Does Q4 Even Matter Anymore?
Black Friday is one of my favorite days of the year. It is notorious for being an amalgamation of American materialism; an entire self-proclaimed holiday made to focus on buying as many consumer products as possible in one day. While it’s true that it is a ridiculous day because of that, I love it because I love the energy people bring to retail stores and I love working it as well. I work seasonally at Best Buy, and during Black Friday, our store is bursting at the seams with customers looking for new phones, TVs, video games, speakers, computers, monitors, and even kitchen appliances to name a few. However, there is one category of products that I did not list that used to be one of the biggest items on everyone’s Christmas list. That product is music. What gives?
The fourth quarter (Q4), or the last three months of the year, is the music industry’s baby. Well, it used to be. The holiday season is a perfect time for both artists and the industry to release and promote new music for consumers to buy for themselves, friends, and family. However, since the large majority of music listeners choose to listen to music through a digital streaming service, there is no need for a physical copy of your favorite new album.
The numbers speak for themselves. In February, Apple Music had 28 million paid subscribers in the United States, and Spotify had 26 million, with these numbers increasing by the day. These are just paid subscribers, but those numbers do not even account for free users of the prospective streaming services. These music streaming users do not need to buy new music, for every release they could ever dream about is already on Apple Music or Spotify. The Q4 holiday season offers nothing that they could get with their streaming subscription.
Regarding physical media, CDs are basically outdated out of our American music culture. Most cars do not even have CD players anymore, and instead, have Bluetooth capabilities for your streaming service of choice or even XM radio. There is a resurgence of vinyl records, but the medium is still limited to usage in someone’s personal spaces. If you find a car that supports vinyl records, let me know.
At Best Buy we just let go of our CDs. We still carry vinyl, but when it comes to physical music media, that’s all we got. In my hometown, we used to have a store called “Coconuts” which was exclusively a CD store. It was quickly ousted by the early 2010s, and it really pained me to see it go.

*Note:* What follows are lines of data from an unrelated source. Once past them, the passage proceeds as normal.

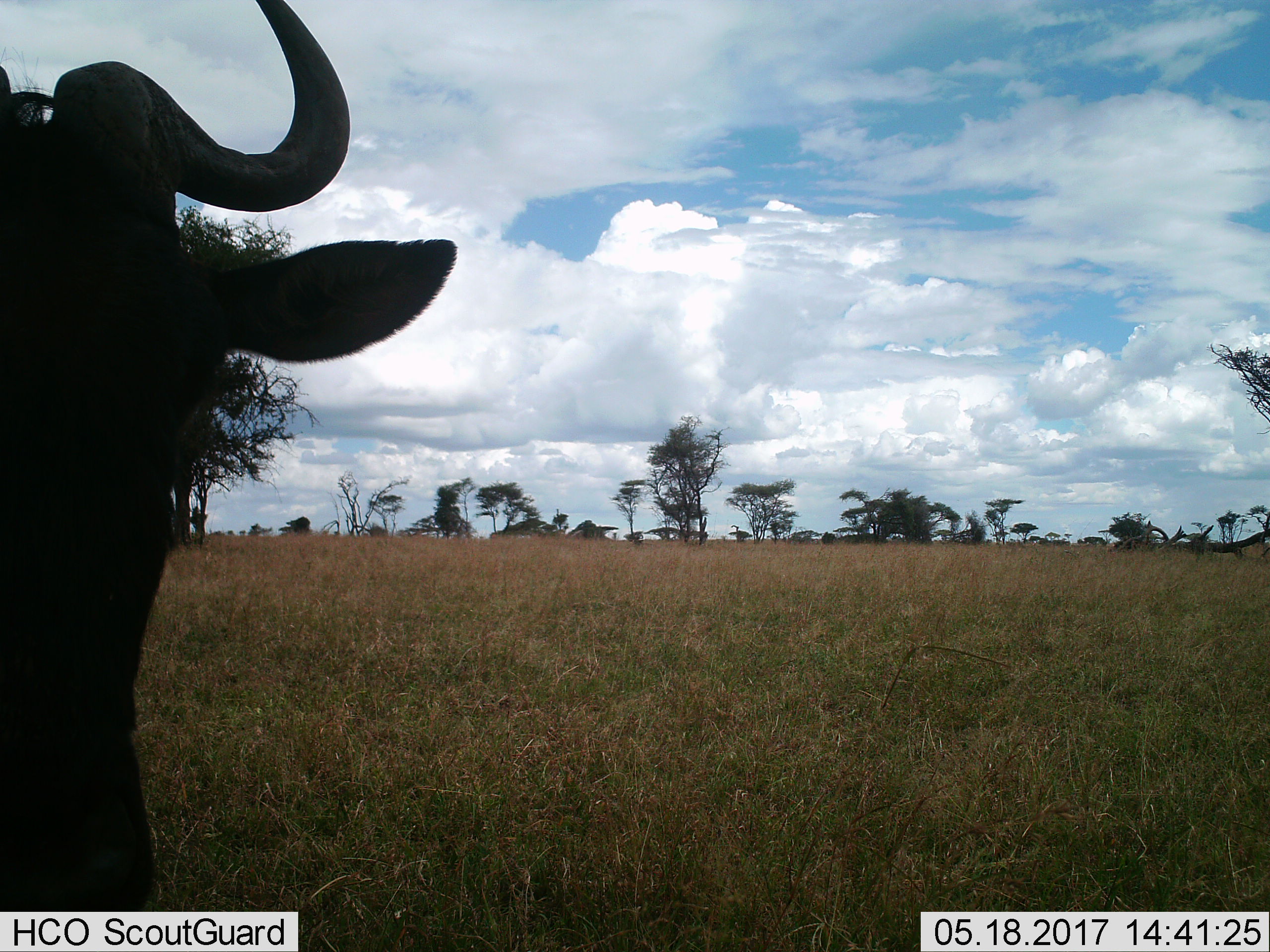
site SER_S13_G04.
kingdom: Animalia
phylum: Chordata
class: Mammalia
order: Artiodactyla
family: Bovidae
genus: Connochaetes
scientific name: Connochaetes taurinus taurinus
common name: blue wildebeest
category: wildebeestblue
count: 1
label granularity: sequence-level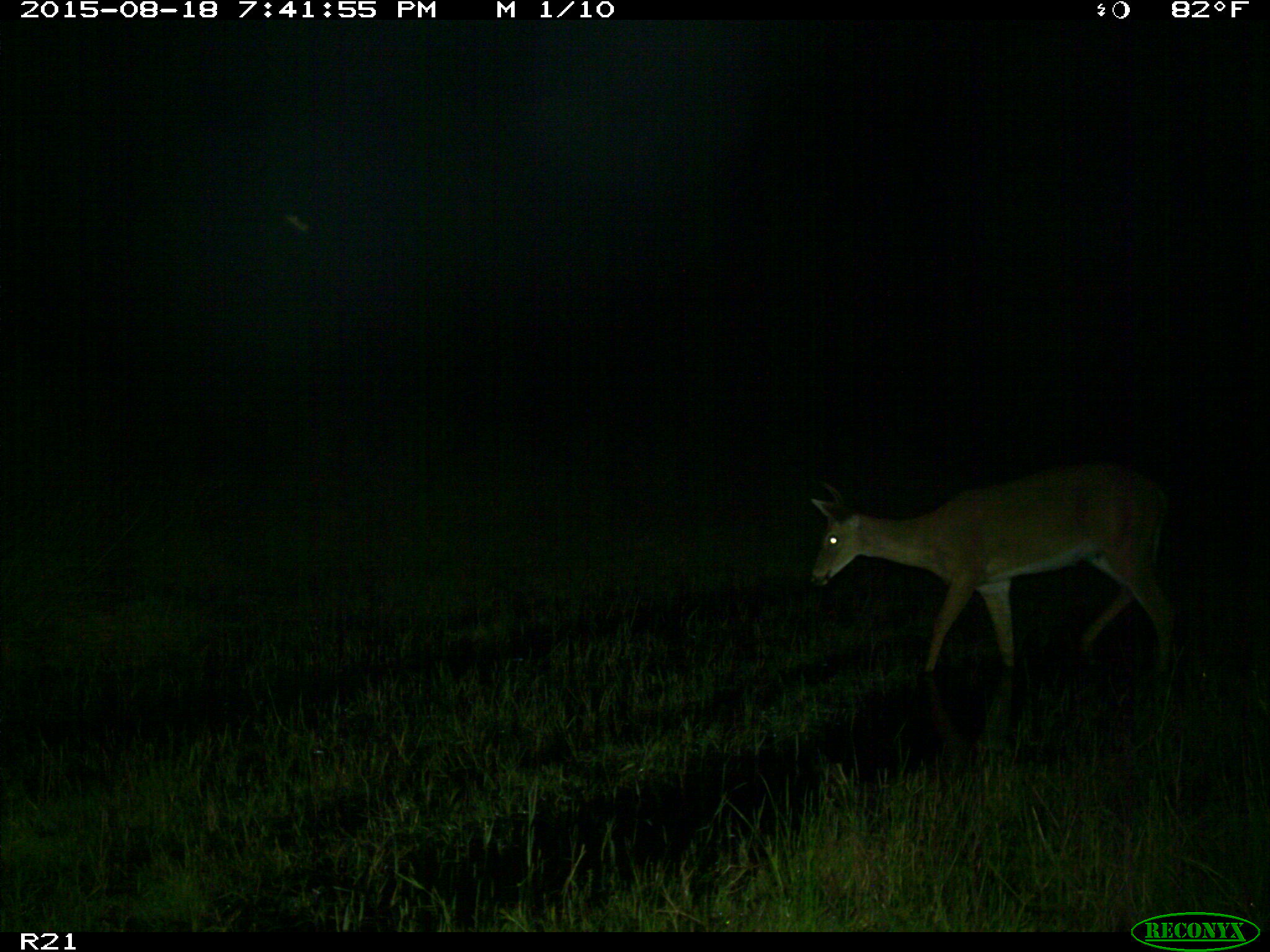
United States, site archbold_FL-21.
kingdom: Animalia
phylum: Chordata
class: Mammalia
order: Artiodactyla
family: Cervidae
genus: Odocoileus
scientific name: Odocoileus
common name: deer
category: unidentified deer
Unidentified deer (deer) (Odocoileus).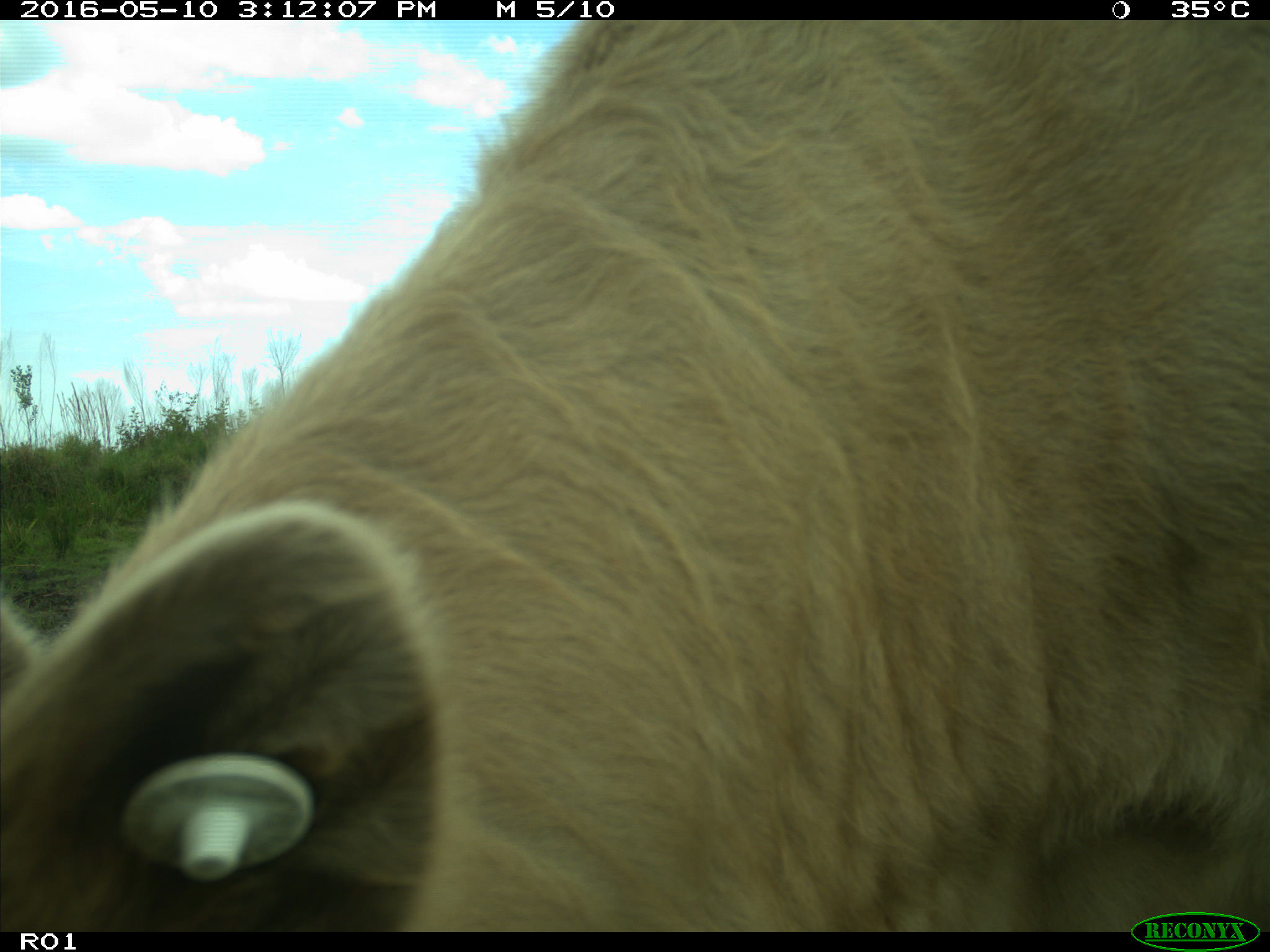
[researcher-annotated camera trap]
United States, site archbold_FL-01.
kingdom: Animalia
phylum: Chordata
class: Mammalia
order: Artiodactyla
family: Bovidae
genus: Bos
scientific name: Bos taurus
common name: domestic cow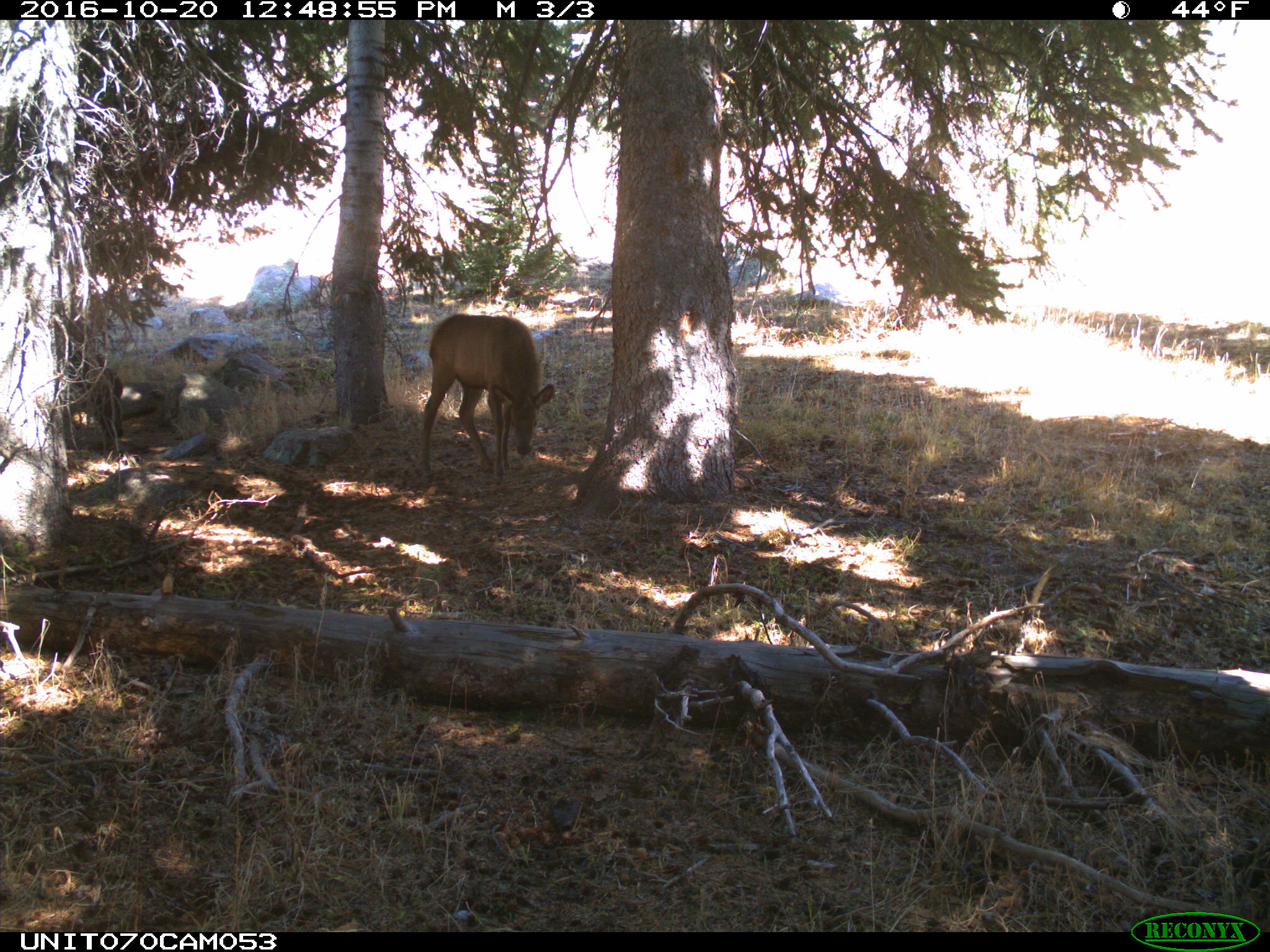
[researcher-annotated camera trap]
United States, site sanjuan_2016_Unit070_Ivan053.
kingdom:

Music streaming is nothing new in the industry. Streaming and online services for music have been around since the early 2000s, with the first mainstream pioneer being iTunes. Jim Urie, one of the heads of Universal Music Group Distribution (this industry giant includes artists such as Taylor Swift, Rihanna, Kanye West, and Queen) has stated that “Q4 has been losing share since Apple introduced iTunes in 2001.”
While Black Friday is still a day where consumerism runs rampant, the same cannot be said about music. There are still things such as Apple and Spotify gift cards, but the overall trend is that music is no longer a seasonal attraction, a Q4 attraction, like it, once was. “The boost in sales these days comes from kids getting new devices and filling them with apps,'' Urie said. As much as I love my Spotify Student premium subscription (it comes with Hulu too) I still go out of my way to look for CDs from my favorite artists. I collect vinyl too, but I collect CDs primarily because they are cheap, take up way less space than vinyl, and they sound great. My wish is that CDs make a comeback in today’s society of streaming music and that the industry will come full circle for physical media.